> _Exercice court A_
Reproduisez sans rien changer le passage des données fournies qui s'étend de la ligne contenant "Comparing the lincoln" jusqu'à la fin des données.

> _Extrait fourni_
----

1. « Journaux et revues », Mercure de France, mai 1894, p. 89

L'Art littéraire donne son second numéro (depuis sa transformation) avec des articles signés Louis Lormel, Alfred Jarry, L.-P. Fargue, etc. jeunes gens dont nous attendons d'originales réalisations.

2 « Les Minutes de Sable mémorial », Mercure de France, octobre 1894, p. 177-178

Les Minutes de Sable mémorial, par ALFRED JARRY (Édition du Mercure de France). – On aimera, en ce gros petit volume, une originalité ingénue, de ce noble égoïsme plus soucieux de se dire que de s'informer si le discours charme autrui. Se dire, sans doute, mais non pas avec la pauvre sincérité d'un simple (ou trop belle pour nous) ; se dire tel que nous font les ambiances d'un moment broyées avec la couleur fondamentale, – indestructible et qui remonte. Ce sera ici la vision d'images d'une naïveté singulière, vision avidement bue par une imagination spongieuse et cellulairement déformée par une multitude de petits miroirs animaux qui veulent rendre, comme un moulin, la farine du grain. La meule des Minutes est étrangement perfectionnée, et même trop, chantent des murmures, car du grain de sarrasin bis elle tire une fleur toute noire de laquelle on a pétri une belle pâte obscure de pain nocturne : quelques-uns, ceux qui croient comprendre l'argent, hésitent devant le sable, – rassurés par le métal, peureux devant l'émail.

L'obscurité en écriture, quoi ? La préface de M. Jarry donne un système par lequel un anatomiste se guiderait, – mais avouons plutôt que l'obscurité n'est souvent que l'ombre même de notre ignorance ou de notre mauvais vouloir. Une œuvre d'art écrit se reconnaît à l'abondance des métaphores nouvelles ; toute métaphore nouvelle est obscure : toute œuvre d'art écrit, digne de ce nom, est obscure. Pour moi, Dieu merci ! s'il y a peu de choses neuves, il y en a beaucoup d'obscures ; ce sont les plus belles.

Mon père a fait faire un étang,
C'est le vent qui va frivolant,
Il est petit, il n'est pas grand,
C'est le vent qui vole, qui frivole,
C'est le vent qui va frivolant
.

Il est petit, il n'est pas grand,
Trois canards blancs s'y vont baignant.

Trois canards blancs s'y vont baignant,
Le fils du roi les va chassant.

Le fils du roi les va chassant
Avec un p'tit fusil d'argent.

Avec un p'tit fusil d'argent
Tira sur celui de devant.

Tira sur celui de devant,
Visa le noir, tua le blanc.

Visa le noir, tua le blanc,
Ô fils du roi, qu'tu es méchant.

Ô fils du roi qu'tu es méchant,
D'avoir tué mon canard blanc,

D'avoir tué mon canard blanc,
Après la plume vint le sang,

Après la plume vint le sang,
Après le sang l'or et l'argent.

----

> _Exercice court B_
Dans l'extrait fourni, quels sont les noms des personnes qui, selon le texte, signent des articles dans le second numéro de L'Art littéraire ?

----

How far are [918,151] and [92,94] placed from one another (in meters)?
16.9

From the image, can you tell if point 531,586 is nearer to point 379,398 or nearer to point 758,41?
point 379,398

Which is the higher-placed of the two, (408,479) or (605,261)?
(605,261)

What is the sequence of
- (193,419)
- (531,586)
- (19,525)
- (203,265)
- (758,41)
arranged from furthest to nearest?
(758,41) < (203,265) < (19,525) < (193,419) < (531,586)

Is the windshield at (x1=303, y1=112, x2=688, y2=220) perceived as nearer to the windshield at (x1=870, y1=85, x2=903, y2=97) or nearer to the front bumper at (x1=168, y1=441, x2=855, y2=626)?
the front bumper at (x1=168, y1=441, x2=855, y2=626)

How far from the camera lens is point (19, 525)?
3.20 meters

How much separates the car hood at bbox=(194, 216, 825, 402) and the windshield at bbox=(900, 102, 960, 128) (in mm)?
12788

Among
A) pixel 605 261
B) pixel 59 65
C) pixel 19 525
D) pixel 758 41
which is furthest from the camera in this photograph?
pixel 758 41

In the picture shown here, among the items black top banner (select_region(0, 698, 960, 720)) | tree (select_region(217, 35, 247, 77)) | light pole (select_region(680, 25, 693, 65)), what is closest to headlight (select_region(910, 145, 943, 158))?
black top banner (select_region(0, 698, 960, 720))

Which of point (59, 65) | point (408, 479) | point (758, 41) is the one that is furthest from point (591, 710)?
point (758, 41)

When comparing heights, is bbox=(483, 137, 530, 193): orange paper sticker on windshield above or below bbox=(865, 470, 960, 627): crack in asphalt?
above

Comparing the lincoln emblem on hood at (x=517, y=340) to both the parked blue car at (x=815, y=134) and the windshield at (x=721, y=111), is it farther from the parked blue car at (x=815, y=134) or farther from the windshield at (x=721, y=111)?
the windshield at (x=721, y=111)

----

> _Bonne réponse A_
Comparing the lincoln emblem on hood at (x=517, y=340) to both the parked blue car at (x=815, y=134) and the windshield at (x=721, y=111), is it farther from the parked blue car at (x=815, y=134) or farther from the windshield at (x=721, y=111)?
the windshield at (x=721, y=111)

> _Bonne réponse B_
Louis Lormel, Alfred Jarry, L.-P. Fargue